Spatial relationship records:
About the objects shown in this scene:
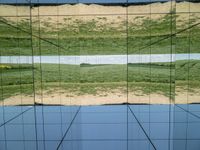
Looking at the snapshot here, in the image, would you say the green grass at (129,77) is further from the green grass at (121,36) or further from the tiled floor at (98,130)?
the tiled floor at (98,130)

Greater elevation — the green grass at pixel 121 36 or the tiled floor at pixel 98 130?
the green grass at pixel 121 36

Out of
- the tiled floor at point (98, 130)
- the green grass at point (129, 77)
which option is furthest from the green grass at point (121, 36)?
the tiled floor at point (98, 130)

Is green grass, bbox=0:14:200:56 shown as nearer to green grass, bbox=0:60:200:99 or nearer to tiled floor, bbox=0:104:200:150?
green grass, bbox=0:60:200:99

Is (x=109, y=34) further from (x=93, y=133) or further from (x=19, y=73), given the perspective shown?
(x=93, y=133)

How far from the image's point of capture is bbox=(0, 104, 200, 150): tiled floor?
7238mm

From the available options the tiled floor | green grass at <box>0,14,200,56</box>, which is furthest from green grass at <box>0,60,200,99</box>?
the tiled floor

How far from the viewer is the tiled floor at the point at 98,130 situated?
285 inches

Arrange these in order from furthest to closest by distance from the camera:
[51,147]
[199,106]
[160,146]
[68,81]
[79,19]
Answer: [79,19], [68,81], [199,106], [160,146], [51,147]

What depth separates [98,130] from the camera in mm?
9125

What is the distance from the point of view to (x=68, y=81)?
28203 millimetres

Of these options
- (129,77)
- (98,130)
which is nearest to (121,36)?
(129,77)

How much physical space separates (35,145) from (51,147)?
31 centimetres

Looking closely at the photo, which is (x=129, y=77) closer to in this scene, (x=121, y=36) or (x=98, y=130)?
(x=121, y=36)

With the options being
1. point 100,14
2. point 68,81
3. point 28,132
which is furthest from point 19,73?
point 100,14
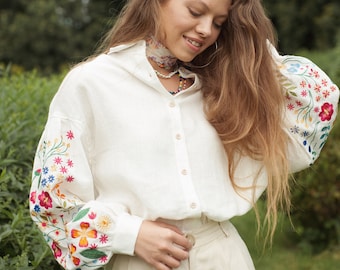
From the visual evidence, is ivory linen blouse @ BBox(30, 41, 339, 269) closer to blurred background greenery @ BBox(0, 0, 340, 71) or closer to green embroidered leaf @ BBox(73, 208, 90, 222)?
green embroidered leaf @ BBox(73, 208, 90, 222)

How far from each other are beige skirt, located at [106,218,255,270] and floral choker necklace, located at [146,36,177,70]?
580 millimetres

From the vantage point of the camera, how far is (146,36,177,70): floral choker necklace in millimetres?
2458

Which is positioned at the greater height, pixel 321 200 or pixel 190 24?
pixel 190 24

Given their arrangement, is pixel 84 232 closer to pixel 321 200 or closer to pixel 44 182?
pixel 44 182

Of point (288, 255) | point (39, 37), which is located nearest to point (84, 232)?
point (288, 255)

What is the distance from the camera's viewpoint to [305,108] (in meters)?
2.56

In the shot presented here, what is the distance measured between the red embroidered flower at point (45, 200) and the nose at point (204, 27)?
2.43 ft

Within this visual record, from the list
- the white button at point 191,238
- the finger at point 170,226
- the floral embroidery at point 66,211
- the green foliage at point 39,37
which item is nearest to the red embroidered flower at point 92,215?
the floral embroidery at point 66,211

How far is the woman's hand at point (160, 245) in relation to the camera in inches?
85.4

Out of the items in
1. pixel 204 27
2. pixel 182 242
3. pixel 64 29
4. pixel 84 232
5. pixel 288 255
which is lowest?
pixel 64 29

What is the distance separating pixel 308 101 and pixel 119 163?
77 cm

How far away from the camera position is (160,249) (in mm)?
2180

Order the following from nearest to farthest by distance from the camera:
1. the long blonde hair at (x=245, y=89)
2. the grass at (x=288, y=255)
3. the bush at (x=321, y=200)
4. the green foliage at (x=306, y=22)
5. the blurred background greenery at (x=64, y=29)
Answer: the long blonde hair at (x=245, y=89) < the bush at (x=321, y=200) < the grass at (x=288, y=255) < the green foliage at (x=306, y=22) < the blurred background greenery at (x=64, y=29)

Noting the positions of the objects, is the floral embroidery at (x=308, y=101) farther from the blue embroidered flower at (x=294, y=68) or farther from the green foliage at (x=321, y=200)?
the green foliage at (x=321, y=200)
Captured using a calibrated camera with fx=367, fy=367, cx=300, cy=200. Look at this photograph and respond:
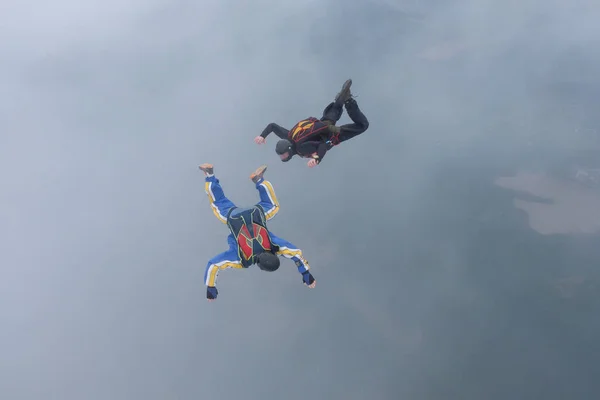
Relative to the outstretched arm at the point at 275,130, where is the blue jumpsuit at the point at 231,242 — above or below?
below

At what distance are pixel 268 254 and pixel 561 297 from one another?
711 inches

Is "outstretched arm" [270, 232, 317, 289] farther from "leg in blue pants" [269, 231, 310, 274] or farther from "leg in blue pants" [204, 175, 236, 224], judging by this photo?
"leg in blue pants" [204, 175, 236, 224]

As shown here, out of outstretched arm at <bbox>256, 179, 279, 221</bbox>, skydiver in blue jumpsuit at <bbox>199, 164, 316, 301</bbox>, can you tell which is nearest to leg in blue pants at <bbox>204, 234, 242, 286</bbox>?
skydiver in blue jumpsuit at <bbox>199, 164, 316, 301</bbox>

Short problem:
Would you set down the listing exactly, omitting pictures?

The result:
About the objects shown in this scene:
Looking at the snapshot here, in the image, would you say the green grass at (129,77) is further from the green grass at (121,36) or further from the tiled floor at (98,130)?
the tiled floor at (98,130)

Greater elevation — the green grass at pixel 121 36 or the tiled floor at pixel 98 130?
the green grass at pixel 121 36

Out of
- the tiled floor at point (98, 130)
- the green grass at point (129, 77)
which option is furthest from the green grass at point (121, 36)?
the tiled floor at point (98, 130)

Is green grass, bbox=0:14:200:56 shown as nearer to green grass, bbox=0:60:200:99 or nearer to tiled floor, bbox=0:104:200:150?
green grass, bbox=0:60:200:99

Is (x=109, y=34) further from (x=93, y=133) or further from (x=19, y=73), given the perspective shown?
(x=93, y=133)

How far from the image's point of capture is bbox=(0, 104, 200, 150): tiled floor?
7238mm

From the available options the tiled floor | green grass at <box>0,14,200,56</box>, which is furthest from green grass at <box>0,60,200,99</box>?
the tiled floor

How far from the viewer is the tiled floor at the point at 98,130 situated?
285 inches

Arrange these in order from furthest to closest by distance from the camera:
[51,147]
[199,106]
[160,146]
[68,81]
[79,19]
Answer: [79,19], [68,81], [199,106], [160,146], [51,147]

What depth separates [98,130] from the camera in mm?
9125

What is the distance from the point of view to (x=68, y=81)?
28203 millimetres

Of these options
- (129,77)
- (98,130)
which is nearest to (121,36)?
(129,77)

How much physical space separates (35,145) from (51,147)?
31 centimetres

Looking closely at the photo, which is (x=129, y=77) closer to in this scene, (x=121, y=36) or (x=98, y=130)?
(x=121, y=36)

With the options being
1. point 100,14
2. point 68,81
3. point 28,132
which is furthest from point 19,73?
point 100,14
From the visual evidence, is ivory linen blouse @ BBox(30, 41, 339, 269) closer to blurred background greenery @ BBox(0, 0, 340, 71) or closer to green embroidered leaf @ BBox(73, 208, 90, 222)?
green embroidered leaf @ BBox(73, 208, 90, 222)

How far from each other are beige skirt, located at [106,218,255,270] and floral choker necklace, located at [146,36,177,70]?
580 millimetres

From the vantage point of the camera, how far is (146,36,177,70): floral choker necklace in millimetres?
2458

Which is positioned at the greater height, pixel 321 200 or pixel 190 24?
pixel 190 24

Given their arrangement, is pixel 84 232 closer to pixel 321 200 or closer to pixel 44 182?
pixel 44 182

Of point (288, 255) | point (39, 37), which is located nearest to point (84, 232)?
point (288, 255)

What is the distance from the camera's viewpoint to [305,108] (in meters)?
2.56

In the shot presented here, what is the distance measured between the red embroidered flower at point (45, 200) and the nose at point (204, 27)?
2.43 ft

Within this visual record, from the list
- the white button at point 191,238
- the finger at point 170,226
- the floral embroidery at point 66,211
- the green foliage at point 39,37
which item is nearest to the red embroidered flower at point 92,215?
the floral embroidery at point 66,211

How far is the woman's hand at point (160, 245) in relation to the camera in inches?
85.4

Out of the items in
1. pixel 204 27
2. pixel 182 242
3. pixel 64 29
4. pixel 84 232
5. pixel 288 255
which is lowest?
pixel 64 29

What is the distance separating pixel 308 101 and pixel 119 163?
77 cm

How far away from the camera position is (160,249) (in mm)?
2180

Order the following from nearest to farthest by distance from the camera:
1. the long blonde hair at (x=245, y=89)
2. the grass at (x=288, y=255)
3. the bush at (x=321, y=200)
4. the green foliage at (x=306, y=22)
5. the blurred background greenery at (x=64, y=29)
Answer: the long blonde hair at (x=245, y=89) < the bush at (x=321, y=200) < the grass at (x=288, y=255) < the green foliage at (x=306, y=22) < the blurred background greenery at (x=64, y=29)

Noting the positions of the objects, is the floral embroidery at (x=308, y=101) farther from the blue embroidered flower at (x=294, y=68) or farther from the green foliage at (x=321, y=200)?
the green foliage at (x=321, y=200)
Captured using a calibrated camera with fx=367, fy=367, cx=300, cy=200. Look at this photograph and respond:
Relative to the outstretched arm at the point at 275,130, where is the blue jumpsuit at the point at 231,242 — above or below?
below

At what distance are pixel 268 254 and pixel 561 297 from one another?
711 inches

Is "outstretched arm" [270, 232, 317, 289] farther from "leg in blue pants" [269, 231, 310, 274] or farther from "leg in blue pants" [204, 175, 236, 224], judging by this photo?
"leg in blue pants" [204, 175, 236, 224]

As shown here, out of outstretched arm at <bbox>256, 179, 279, 221</bbox>, skydiver in blue jumpsuit at <bbox>199, 164, 316, 301</bbox>, can you tell which is nearest to leg in blue pants at <bbox>204, 234, 242, 286</bbox>?
skydiver in blue jumpsuit at <bbox>199, 164, 316, 301</bbox>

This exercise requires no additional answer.